Back in 2011 during its ill-fated E3 showing, Nintendo explained to journalists that the dungeons of The Legend of Zelda: Skyward Sword were built as natural parts of the world. You’d flow from overworld to underground seamlessly, instead of finding the entrance to a labyrinth that mostly exists on its own. That’s… not true at all. The dungeons of Skyward Sword are absolutely self-contained from the environments in which they’re situated, like almost every other dungeon in the series. This isn’t a complaint; they’re the game’s best element. You don’t need to upend the wonderful “overworld / underworld” dichotomy. But Skull Woods defied it twenty years earlier, as do a few other places in A Link to the Past. And this second map was the biggest divergence of all for how far it went. It created an overworld that was often as dangerous and hard to master as a labyrinth or palace.

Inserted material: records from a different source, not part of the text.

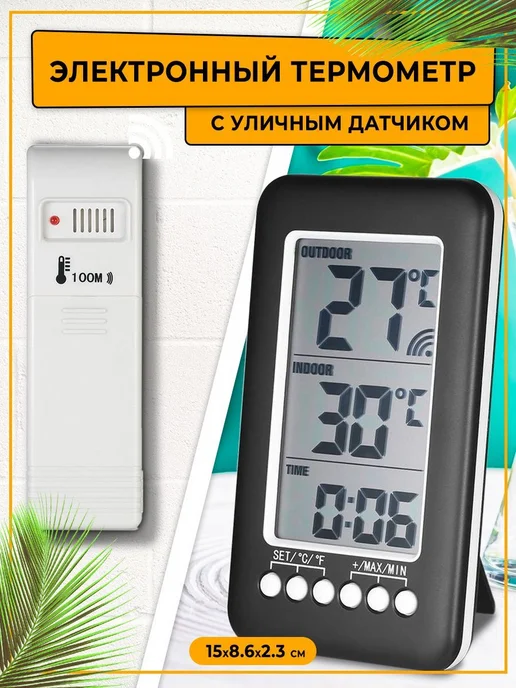 Метеостанция с ЖК-дисплеем для дома и улицы Черный, черный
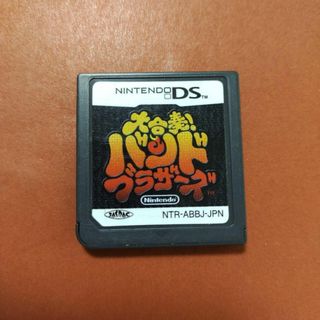 ニンテンドーDS(ニンテンドーDS)の大合奏!バンドブラザーズ(携帯用ゲームソフト)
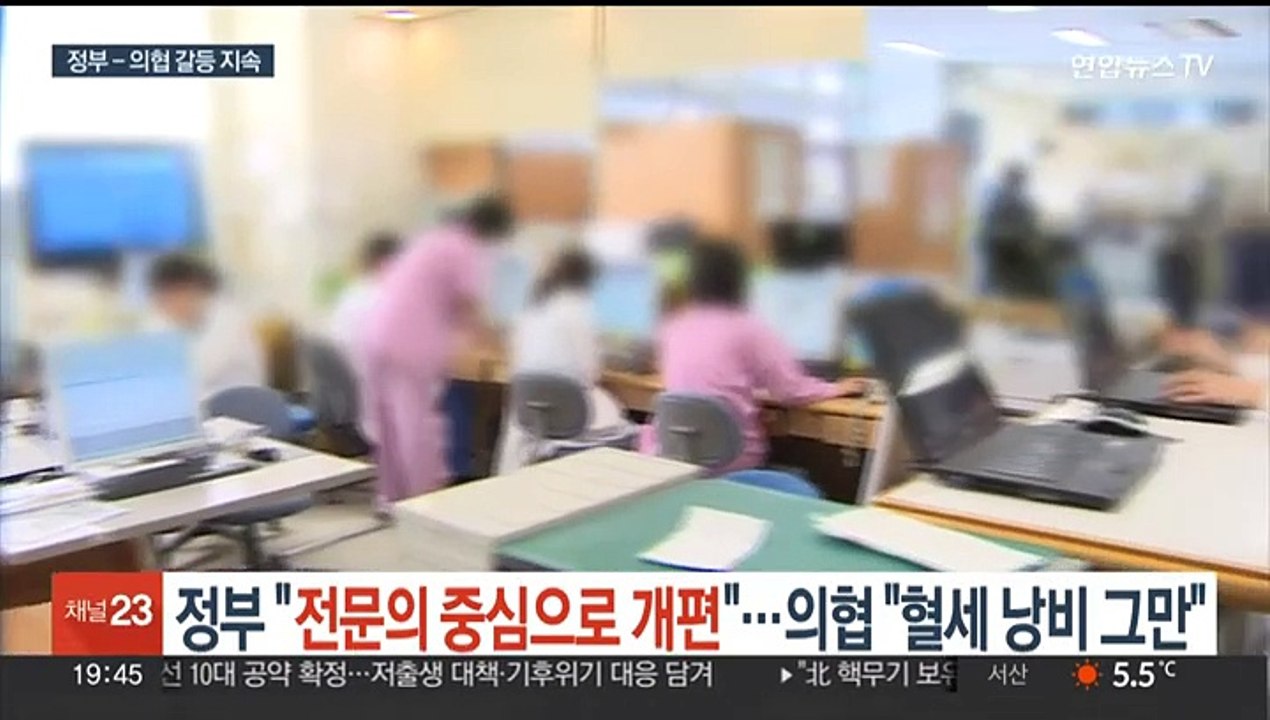 정부 "전문의 중심으로 개편"…의협 "혈세 낭비 그만"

But even more than this evolution, the Dark World’s greatest legacy is establishing the idea of a double world for Nintendo. Naturally, it’s reappeared in other Zelda games. Ocarina of Time had the same world, but you visited it at two different time periods. The plots of Twilight Princess and Majora’s Mask involve mirror dimensions, though that has no serious gameplay impact. Skyward Sword has the skies over the land. Tears of the Kingdom has them too, but its Depths follow the template explicitly by making a dark, violent reflection of the overworld map. A Link to the Past’s decades-later sequel A Link Between Worlds painstakingly remade the Dark World as the fallen kingdom of Lorule. And you can see this outside the franchise, as Nintendo games from Mario to Metroid have added second worlds, remixed levels, and redone environments of their own. It’s even spread outward to other companies. For all its role in establishing “Metroidvanias,” Symphony of the Night was inspired by A Link to the Past, not Super Metroid, and that’s probably the reason behind the classic Inverted Castle.
Many of these are amazing places; many of them are amazing twists. But it’s hard to beat this one. The Dark World is a fully formed space, with few shortcuts when it comes to remaking a map that was already filled with intrigue. It never feels rushed, a feeling you get from plenty of later game areas like this one. The music is great, the dungeons enchanting, and the role in the story satisfying. It even managed to add a notable amount of worldbuilding to The Legend of Zelda, which would soon reimagine itself as a mythical, intergeneral cycle of battles between Link, Zelda, and Ganon. In the canon of video game levels, worlds, and spaces, it stands tall as one of the best. This is how you make an environment that lasts.